O Leqembi recebeu autorização para o tratamento de pacientes adultos com comprometimento cognitivo leve e demência leve devido à doença de Alzheimer, ou seja, em estágio inicial. Para receber a indicação, o paciente precisa ter a presença de placas da proteína amiloide no cérebro — alteração associada ao Alzheimer e alvo do medicamento — confirmada por exames. Além disso, não pode carregar a mutação no gene APOE-e4, que aumenta o risco da doença e também eleva a possibilidade de efeitos colaterais graves.

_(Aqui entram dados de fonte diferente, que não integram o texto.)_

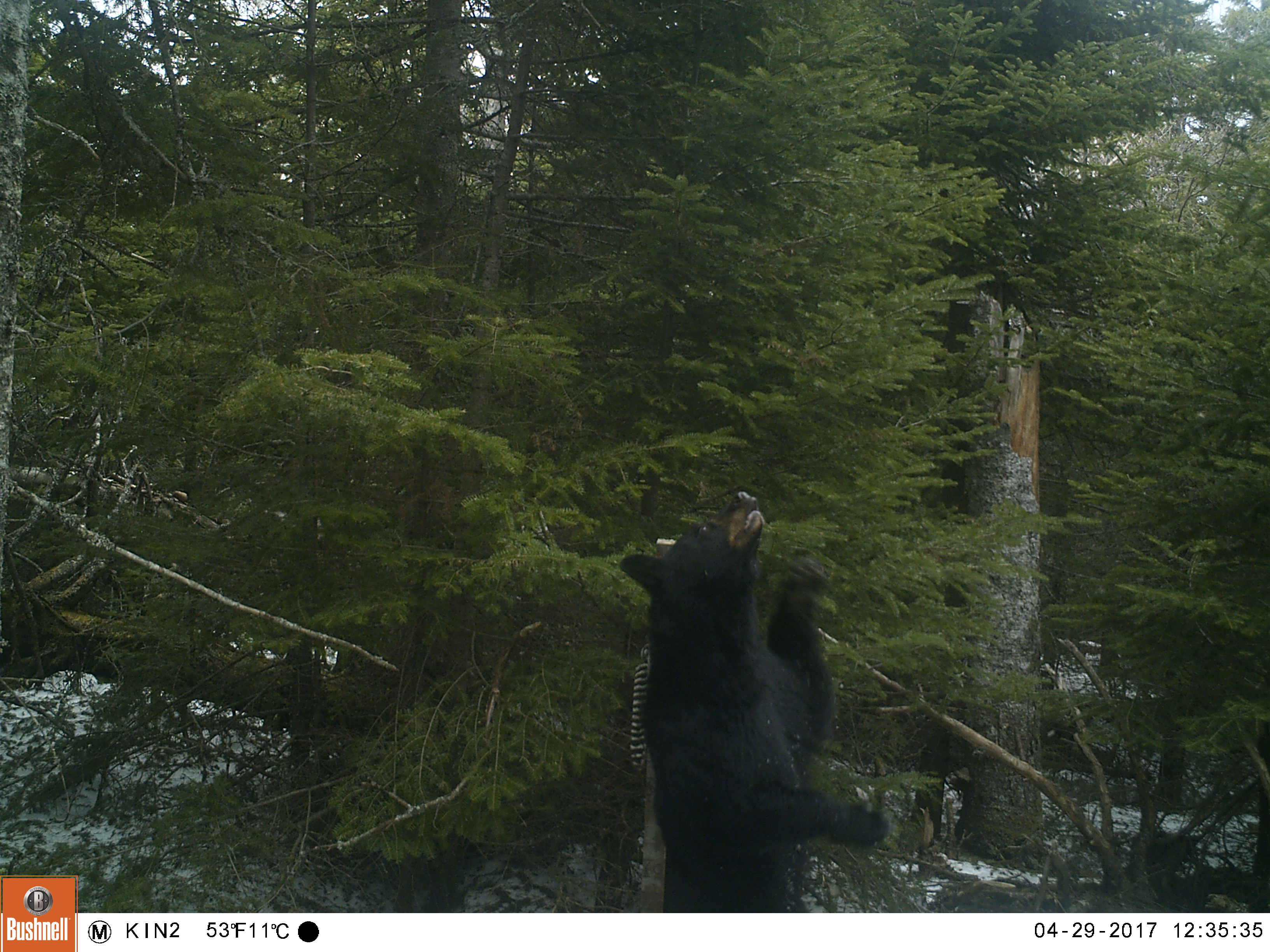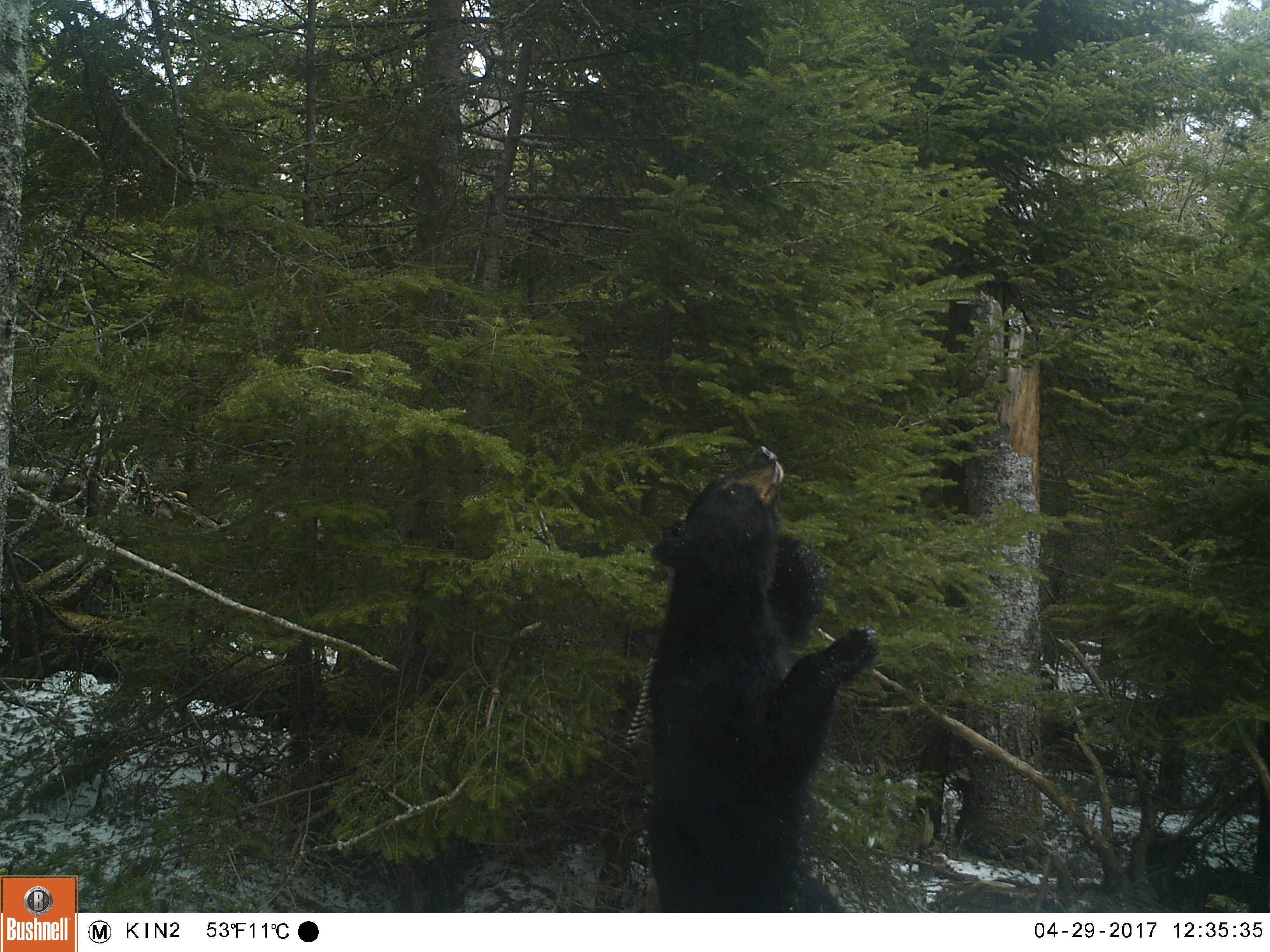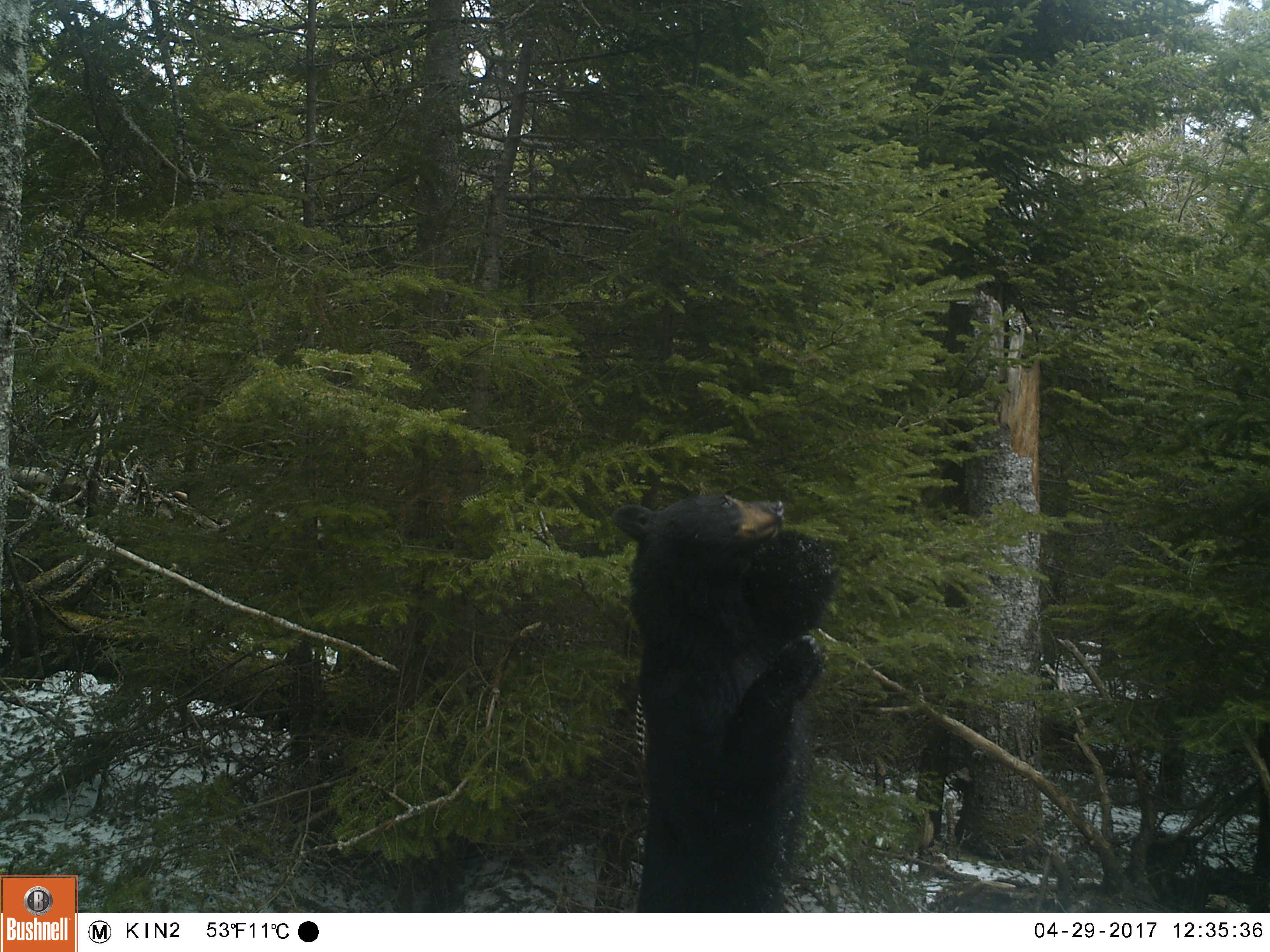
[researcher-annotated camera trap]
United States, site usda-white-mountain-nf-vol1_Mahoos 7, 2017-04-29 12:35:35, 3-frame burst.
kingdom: Animalia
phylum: Chordata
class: Mammalia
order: Carnivora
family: Ursidae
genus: Ursus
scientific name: Ursus americanus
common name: black bear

O Leqembi é um anticorpo monoclonal antiamiloide, assim como o Kisunla (donanemabe), da farmacêutica Eli Lilly, aprovado no Brasil em abril de 2025 também para o estágio inicial do Alzheimer. Ambos estão entre os primeiros medicamentos capazes de modificar a evolução da doença. Eles atuam ligando-se às placas da proteína amiloide que se formam ao redor dos neurônios de pessoas com Alzheimer e auxiliando em sua eliminação.

Nos estudos clínicos, o tratamento com o Leqembi foi realizado por 18 meses. Ao fim do período, os pesquisadores observaram redução de 27% no ritmo da perda cognitiva dos pacientes. Quando os dados foram publicados, em 2022, foi a primeira vez que um medicamento demonstrou capacidade de interferir na evolução da doença.

O Kisunla apresentou efeito maior nos testes: os pacientes tiveram progressão clínica até 35% menor ao longo de 18 meses, o que correspondeu a um atraso de 4,4 meses no declínio cognitivo. De modo geral, houve redução de 37% no risco de avanço para a fase seguinte da doença durante o período analisado.

Apesar dos avanços, os benefícios das medicações ainda são considerados modestos. Outros fatores que dificultam a adesão aos tratamentos são os preços elevados e o risco de efeitos colaterais graves. O Kisunla, já encontrado em alguns laboratórios e hospitais do país, tem sido vendido por cerca de R$ 24 mil por mês, considerando todos os custos do tratamento — mais de R$ 200 mil por ano.

Além disso, os dois medicamentos precisam ser indicados e administrados por profissionais especializados, com acompanhamento rigoroso para reduzir riscos. Entre as reações observadas nos estudos estão hemorragias cerebrais, problemas ligados à infusão e dores de cabeça. Em alguns casos, também foram registrados edemas no cérebro, que podem ser graves e fatais.